Task goal — Please copy every one of the following records word for word, keeping each line unchanged.

Dataset —
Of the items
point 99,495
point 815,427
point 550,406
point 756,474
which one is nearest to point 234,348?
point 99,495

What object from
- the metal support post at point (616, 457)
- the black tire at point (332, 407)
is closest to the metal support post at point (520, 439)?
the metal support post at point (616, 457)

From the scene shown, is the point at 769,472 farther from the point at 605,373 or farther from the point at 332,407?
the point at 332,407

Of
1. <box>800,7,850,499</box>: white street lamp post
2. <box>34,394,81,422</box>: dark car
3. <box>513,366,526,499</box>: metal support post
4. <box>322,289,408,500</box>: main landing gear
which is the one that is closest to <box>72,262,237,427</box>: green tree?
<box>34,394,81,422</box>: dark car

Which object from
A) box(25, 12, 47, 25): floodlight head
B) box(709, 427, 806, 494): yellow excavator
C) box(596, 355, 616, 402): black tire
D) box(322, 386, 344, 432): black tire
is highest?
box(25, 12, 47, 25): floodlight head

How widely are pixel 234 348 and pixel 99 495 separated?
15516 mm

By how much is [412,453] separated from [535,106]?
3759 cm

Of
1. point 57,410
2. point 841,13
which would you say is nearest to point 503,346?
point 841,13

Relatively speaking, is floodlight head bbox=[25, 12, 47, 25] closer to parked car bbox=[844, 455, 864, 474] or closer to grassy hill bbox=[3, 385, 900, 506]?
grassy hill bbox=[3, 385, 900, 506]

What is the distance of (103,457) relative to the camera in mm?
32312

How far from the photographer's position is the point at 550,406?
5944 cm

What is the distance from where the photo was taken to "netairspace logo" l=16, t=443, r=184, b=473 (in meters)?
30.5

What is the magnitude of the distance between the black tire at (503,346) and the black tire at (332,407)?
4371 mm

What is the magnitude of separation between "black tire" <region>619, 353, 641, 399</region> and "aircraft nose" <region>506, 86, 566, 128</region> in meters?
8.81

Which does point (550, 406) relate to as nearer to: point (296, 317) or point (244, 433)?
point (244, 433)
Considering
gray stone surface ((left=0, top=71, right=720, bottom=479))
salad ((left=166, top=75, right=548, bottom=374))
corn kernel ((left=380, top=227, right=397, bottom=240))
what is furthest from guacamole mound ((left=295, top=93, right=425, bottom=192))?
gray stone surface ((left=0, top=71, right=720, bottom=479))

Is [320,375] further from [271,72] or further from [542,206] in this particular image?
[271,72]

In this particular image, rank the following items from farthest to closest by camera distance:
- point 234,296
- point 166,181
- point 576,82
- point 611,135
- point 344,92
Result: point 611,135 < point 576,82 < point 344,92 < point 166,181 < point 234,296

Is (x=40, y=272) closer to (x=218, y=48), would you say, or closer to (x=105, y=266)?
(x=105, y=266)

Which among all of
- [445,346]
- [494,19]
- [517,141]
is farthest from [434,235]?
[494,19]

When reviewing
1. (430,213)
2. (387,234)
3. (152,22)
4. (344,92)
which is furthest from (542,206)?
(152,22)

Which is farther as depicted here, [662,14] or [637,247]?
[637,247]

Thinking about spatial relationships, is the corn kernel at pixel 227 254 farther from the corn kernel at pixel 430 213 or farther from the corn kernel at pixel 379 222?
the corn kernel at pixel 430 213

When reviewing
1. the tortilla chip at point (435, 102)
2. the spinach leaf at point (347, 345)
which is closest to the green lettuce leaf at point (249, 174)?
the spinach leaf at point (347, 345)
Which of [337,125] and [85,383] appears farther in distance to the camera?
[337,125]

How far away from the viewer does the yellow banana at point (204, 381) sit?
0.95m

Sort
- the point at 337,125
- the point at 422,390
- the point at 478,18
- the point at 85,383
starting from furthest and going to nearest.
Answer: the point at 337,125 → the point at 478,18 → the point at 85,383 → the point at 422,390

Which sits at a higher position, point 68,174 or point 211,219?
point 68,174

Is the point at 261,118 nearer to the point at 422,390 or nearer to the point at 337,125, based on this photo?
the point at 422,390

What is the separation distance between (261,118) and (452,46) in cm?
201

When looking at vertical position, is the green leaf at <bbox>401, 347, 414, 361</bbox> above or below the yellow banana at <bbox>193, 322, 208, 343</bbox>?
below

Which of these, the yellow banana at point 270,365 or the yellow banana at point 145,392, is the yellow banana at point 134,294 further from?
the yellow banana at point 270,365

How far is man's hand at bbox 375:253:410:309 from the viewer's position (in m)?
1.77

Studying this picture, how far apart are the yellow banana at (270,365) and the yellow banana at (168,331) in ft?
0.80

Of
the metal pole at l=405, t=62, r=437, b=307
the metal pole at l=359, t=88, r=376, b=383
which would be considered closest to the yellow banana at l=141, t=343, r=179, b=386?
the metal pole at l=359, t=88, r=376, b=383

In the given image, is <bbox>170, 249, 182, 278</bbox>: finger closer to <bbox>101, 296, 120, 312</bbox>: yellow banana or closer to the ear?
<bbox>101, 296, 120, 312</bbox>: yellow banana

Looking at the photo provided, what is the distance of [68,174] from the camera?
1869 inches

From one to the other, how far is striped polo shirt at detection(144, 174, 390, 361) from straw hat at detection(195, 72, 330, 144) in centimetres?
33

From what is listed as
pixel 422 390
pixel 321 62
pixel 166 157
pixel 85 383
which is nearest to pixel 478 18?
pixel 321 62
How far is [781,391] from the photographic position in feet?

Answer to this task —
Of the items
point 99,495
point 815,427
point 550,406
point 756,474
which one is nearest to point 234,348?
point 99,495

What object from
- the metal support post at point (616, 457)
- the black tire at point (332, 407)
is closest to the metal support post at point (520, 439)?
the metal support post at point (616, 457)

From the scene shown, is the point at 769,472 farther from the point at 605,373 or farther from the point at 332,407?
the point at 332,407

Of
1. <box>800,7,850,499</box>: white street lamp post
2. <box>34,394,81,422</box>: dark car
3. <box>513,366,526,499</box>: metal support post
4. <box>322,289,408,500</box>: main landing gear
which is the one that is closest to <box>72,262,237,427</box>: green tree?
<box>34,394,81,422</box>: dark car

Which object from
A) box(25, 12, 47, 25): floodlight head
B) box(709, 427, 806, 494): yellow excavator
C) box(596, 355, 616, 402): black tire
D) box(322, 386, 344, 432): black tire
is highest?
box(25, 12, 47, 25): floodlight head

How widely are pixel 234 348 and pixel 99 495 separated?
15516 mm

By how much is [412,453] separated from [535,106]?
3759 cm

Of
1. point 57,410
2. point 841,13
which would you say is nearest to point 503,346?
point 841,13

Relatively speaking, is floodlight head bbox=[25, 12, 47, 25] closer to parked car bbox=[844, 455, 864, 474] or closer to grassy hill bbox=[3, 385, 900, 506]?
grassy hill bbox=[3, 385, 900, 506]

What is the distance of (103,457) relative to the camera in mm?
32312

How far from the photographer's position is the point at 550,406?
5944 cm

What is the distance from where the photo was taken to "netairspace logo" l=16, t=443, r=184, b=473 (in meters)?
30.5

What is the magnitude of the distance between the black tire at (503,346) and the black tire at (332,407)?
4371 mm

What is the magnitude of separation between "black tire" <region>619, 353, 641, 399</region> and "aircraft nose" <region>506, 86, 566, 128</region> in meters?
8.81

Which does point (550, 406) relate to as nearer to: point (296, 317) or point (244, 433)?
point (244, 433)
Considering
gray stone surface ((left=0, top=71, right=720, bottom=479))
salad ((left=166, top=75, right=548, bottom=374))
corn kernel ((left=380, top=227, right=397, bottom=240))
what is furthest from guacamole mound ((left=295, top=93, right=425, bottom=192))?
gray stone surface ((left=0, top=71, right=720, bottom=479))

Is [320,375] further from [271,72] or further from [542,206] in this particular image?
[271,72]

In this particular image, rank the following items from farthest to closest by camera distance:
- point 234,296
- point 166,181
- point 576,82
- point 611,135
- point 344,92
Result: point 611,135 < point 576,82 < point 344,92 < point 166,181 < point 234,296

Is (x=40, y=272) closer to (x=218, y=48), would you say, or closer to (x=105, y=266)?
(x=105, y=266)

Which among all of
- [445,346]
- [494,19]
- [517,141]
is farthest from [434,235]?
[494,19]

When reviewing
1. (430,213)
2. (387,234)
3. (152,22)
4. (344,92)
which is furthest from (542,206)?
(152,22)

Which is farther as depicted here, [662,14] or [637,247]?
[637,247]

Thinking about spatial relationships, is the corn kernel at pixel 227 254 farther from the corn kernel at pixel 430 213 or farther from the corn kernel at pixel 379 222?
the corn kernel at pixel 430 213

When reviewing
1. the tortilla chip at point (435, 102)
2. the spinach leaf at point (347, 345)
which is closest to the green lettuce leaf at point (249, 174)?
the spinach leaf at point (347, 345)
Which of [337,125] and [85,383] appears farther in distance to the camera?
[337,125]

How far away from the viewer does the yellow banana at point (204, 381) sit?
0.95m

Sort
- the point at 337,125
- the point at 422,390
- the point at 478,18
- the point at 85,383
starting from furthest and going to nearest.
Answer: the point at 337,125 → the point at 478,18 → the point at 85,383 → the point at 422,390

Which sits at a higher position, point 68,174 or point 211,219?
point 68,174

Is the point at 261,118 nearer to the point at 422,390 or nearer to the point at 337,125, based on this photo?
the point at 422,390

What is the separation distance between (261,118) and (452,46) in cm?
201

When looking at vertical position, is the green leaf at <bbox>401, 347, 414, 361</bbox> above or below the yellow banana at <bbox>193, 322, 208, 343</bbox>?
below

Which of these, the yellow banana at point 270,365 or the yellow banana at point 145,392, is the yellow banana at point 134,294 further from?
the yellow banana at point 270,365

How far is man's hand at bbox 375:253:410:309 from the viewer's position (in m)?
1.77

Studying this picture, how far apart are the yellow banana at (270,365) and the yellow banana at (168,331) in ft?
0.80

Of
the metal pole at l=405, t=62, r=437, b=307
the metal pole at l=359, t=88, r=376, b=383
which would be considered closest to the yellow banana at l=141, t=343, r=179, b=386?
the metal pole at l=359, t=88, r=376, b=383

In the given image, is <bbox>170, 249, 182, 278</bbox>: finger closer to <bbox>101, 296, 120, 312</bbox>: yellow banana or closer to the ear?
<bbox>101, 296, 120, 312</bbox>: yellow banana

Looking at the photo provided, what is the distance of [68,174] from the camera?
1869 inches

From one to the other, how far is striped polo shirt at detection(144, 174, 390, 361) from straw hat at detection(195, 72, 330, 144) in centimetres?
33

From what is listed as
pixel 422 390
pixel 321 62
pixel 166 157
pixel 85 383
which is nearest to pixel 478 18?
pixel 321 62
How far is [781,391] from the photographic position in feet?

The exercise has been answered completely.